Soldiers are being billeted throughout the town, we see Hugh the Hammer’s wife Kat try to keep her breakfast down when confronted with a particularly slimy green man. Her brother says their house is already full, but he’s told they should be grateful they only have to host three soldiers.
We all know nothing good will come of this, it’s only a question of when.
Meanwhile Ser Ormund is stepping on the toes of the Footlys, the noble couple running the market town (and one assumes, a local chain of high-quality affordable shoe stores). They’re unimpressed by his need to commandeer their house for himself, and muck up the good bedsheets. “But I need to be well-rested to do my job,” he says, and look, we stan a self-care king, even if his exit from the bath is shot in such a way as to conceal Ser Ormund’s, well, Lowtower.
Lady Footly explains they supported Rhaenyra because she is the Queen, to which Ser Ormund offers a rejoinder while nude: “Is she? Or is she just a bitch with a dragon?”
I mean, fair, but also, yes? That’s precisely why she’s Queen? But it’s a hint to Ser Ormund’s red-pillaging that he is unimpressed with a female ruler; no doubt schooled in thought by his under Ser Otto, who was the big proponent of “the realm won’t accept a woman” doctrine.

## Aim 1
Answer these questions from the recap:
(a) How many soldiers is Kat's household told it only has to host?
(b) What do the Footlys run?
(c) What reason does Lady Footly give for supporting Rhaenyra?
## Aim 2
List every character the recap refers to with the title "Ser" or "Lady".

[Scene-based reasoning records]
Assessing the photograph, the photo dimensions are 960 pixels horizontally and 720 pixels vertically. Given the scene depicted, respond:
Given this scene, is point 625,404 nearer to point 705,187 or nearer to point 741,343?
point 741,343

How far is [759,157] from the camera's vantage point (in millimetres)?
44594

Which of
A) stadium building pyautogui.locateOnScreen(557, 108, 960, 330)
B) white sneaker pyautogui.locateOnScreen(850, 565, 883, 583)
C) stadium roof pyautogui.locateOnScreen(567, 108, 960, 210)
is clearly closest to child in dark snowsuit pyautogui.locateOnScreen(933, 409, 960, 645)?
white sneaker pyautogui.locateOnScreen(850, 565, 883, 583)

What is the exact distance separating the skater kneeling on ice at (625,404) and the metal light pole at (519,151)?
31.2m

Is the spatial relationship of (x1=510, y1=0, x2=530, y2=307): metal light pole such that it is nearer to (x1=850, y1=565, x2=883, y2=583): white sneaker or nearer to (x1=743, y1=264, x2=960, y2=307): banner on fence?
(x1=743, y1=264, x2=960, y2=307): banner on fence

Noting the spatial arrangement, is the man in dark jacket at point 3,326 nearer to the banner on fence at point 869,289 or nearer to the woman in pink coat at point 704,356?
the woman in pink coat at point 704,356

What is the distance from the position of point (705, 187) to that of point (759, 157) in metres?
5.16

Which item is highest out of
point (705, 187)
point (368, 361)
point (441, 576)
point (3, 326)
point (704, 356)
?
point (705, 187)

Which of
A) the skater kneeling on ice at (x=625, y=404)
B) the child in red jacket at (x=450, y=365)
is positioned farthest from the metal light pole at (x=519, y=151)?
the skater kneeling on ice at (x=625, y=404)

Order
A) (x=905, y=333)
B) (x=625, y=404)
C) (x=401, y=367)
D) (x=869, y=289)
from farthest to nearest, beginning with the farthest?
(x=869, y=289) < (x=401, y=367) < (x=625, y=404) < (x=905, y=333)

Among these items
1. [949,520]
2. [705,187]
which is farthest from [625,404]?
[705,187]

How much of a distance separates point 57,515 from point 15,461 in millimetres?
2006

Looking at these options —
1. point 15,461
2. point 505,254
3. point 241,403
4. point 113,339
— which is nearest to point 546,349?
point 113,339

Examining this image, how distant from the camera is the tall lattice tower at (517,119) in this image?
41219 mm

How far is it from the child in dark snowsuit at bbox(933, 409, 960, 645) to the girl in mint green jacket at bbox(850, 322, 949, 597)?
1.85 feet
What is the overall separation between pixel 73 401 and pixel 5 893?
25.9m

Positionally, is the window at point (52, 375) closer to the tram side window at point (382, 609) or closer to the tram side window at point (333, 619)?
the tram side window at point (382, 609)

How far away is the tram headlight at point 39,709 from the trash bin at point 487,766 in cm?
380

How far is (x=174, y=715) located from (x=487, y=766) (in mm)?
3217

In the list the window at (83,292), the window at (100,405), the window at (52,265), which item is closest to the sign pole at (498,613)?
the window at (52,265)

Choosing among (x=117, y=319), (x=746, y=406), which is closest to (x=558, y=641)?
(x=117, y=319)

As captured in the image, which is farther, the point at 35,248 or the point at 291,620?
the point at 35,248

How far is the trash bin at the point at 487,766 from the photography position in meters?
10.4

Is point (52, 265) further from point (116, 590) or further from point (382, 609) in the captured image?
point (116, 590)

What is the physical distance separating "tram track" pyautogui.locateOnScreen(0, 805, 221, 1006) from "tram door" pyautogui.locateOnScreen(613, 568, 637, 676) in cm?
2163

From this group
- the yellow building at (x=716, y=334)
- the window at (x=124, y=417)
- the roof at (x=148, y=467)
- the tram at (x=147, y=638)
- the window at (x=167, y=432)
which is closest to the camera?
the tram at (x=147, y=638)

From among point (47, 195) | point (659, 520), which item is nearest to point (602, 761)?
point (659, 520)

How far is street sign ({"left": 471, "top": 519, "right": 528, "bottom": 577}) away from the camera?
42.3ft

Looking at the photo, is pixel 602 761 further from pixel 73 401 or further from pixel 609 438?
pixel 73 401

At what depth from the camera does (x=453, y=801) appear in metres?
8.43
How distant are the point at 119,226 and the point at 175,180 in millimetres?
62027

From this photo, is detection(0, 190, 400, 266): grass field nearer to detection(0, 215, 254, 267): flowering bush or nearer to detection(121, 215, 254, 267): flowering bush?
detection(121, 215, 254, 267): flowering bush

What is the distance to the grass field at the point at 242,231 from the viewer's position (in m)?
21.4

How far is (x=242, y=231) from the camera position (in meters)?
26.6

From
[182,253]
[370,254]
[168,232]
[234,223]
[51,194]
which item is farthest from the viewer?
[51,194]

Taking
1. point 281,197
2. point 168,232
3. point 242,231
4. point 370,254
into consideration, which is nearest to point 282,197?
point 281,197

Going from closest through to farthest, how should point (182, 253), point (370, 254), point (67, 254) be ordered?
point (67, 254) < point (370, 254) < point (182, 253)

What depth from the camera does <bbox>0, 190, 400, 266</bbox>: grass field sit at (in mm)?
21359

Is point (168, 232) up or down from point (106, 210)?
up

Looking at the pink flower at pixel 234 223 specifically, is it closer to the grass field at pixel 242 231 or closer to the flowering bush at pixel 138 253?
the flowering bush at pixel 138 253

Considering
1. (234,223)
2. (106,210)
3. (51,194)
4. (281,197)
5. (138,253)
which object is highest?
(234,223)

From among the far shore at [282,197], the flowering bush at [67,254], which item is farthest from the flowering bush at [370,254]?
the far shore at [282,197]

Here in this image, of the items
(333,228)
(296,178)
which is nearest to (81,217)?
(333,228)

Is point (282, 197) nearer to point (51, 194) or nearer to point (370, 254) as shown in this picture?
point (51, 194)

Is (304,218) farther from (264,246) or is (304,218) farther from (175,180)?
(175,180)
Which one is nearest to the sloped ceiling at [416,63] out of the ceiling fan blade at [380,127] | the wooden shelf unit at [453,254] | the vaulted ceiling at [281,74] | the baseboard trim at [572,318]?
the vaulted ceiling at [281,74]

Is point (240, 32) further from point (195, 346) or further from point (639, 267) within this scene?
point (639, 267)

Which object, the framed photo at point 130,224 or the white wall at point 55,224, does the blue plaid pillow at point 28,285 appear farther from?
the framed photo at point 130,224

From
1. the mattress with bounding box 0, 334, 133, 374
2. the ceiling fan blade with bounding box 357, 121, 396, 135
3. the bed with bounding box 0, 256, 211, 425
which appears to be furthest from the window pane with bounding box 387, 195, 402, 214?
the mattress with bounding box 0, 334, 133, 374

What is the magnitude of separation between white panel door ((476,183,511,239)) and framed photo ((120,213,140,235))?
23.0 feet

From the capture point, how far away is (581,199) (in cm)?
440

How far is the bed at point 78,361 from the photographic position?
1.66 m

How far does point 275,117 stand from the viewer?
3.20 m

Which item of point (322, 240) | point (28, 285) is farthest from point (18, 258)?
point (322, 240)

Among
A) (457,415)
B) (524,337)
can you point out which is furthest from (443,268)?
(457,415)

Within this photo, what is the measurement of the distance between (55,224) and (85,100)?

## Right answer 1
(a) Three.
(b) The market town.
(c) Rhaenyra is the Queen.

## Right answer 2
Ser Ormund
Lady Footly
Ser Otto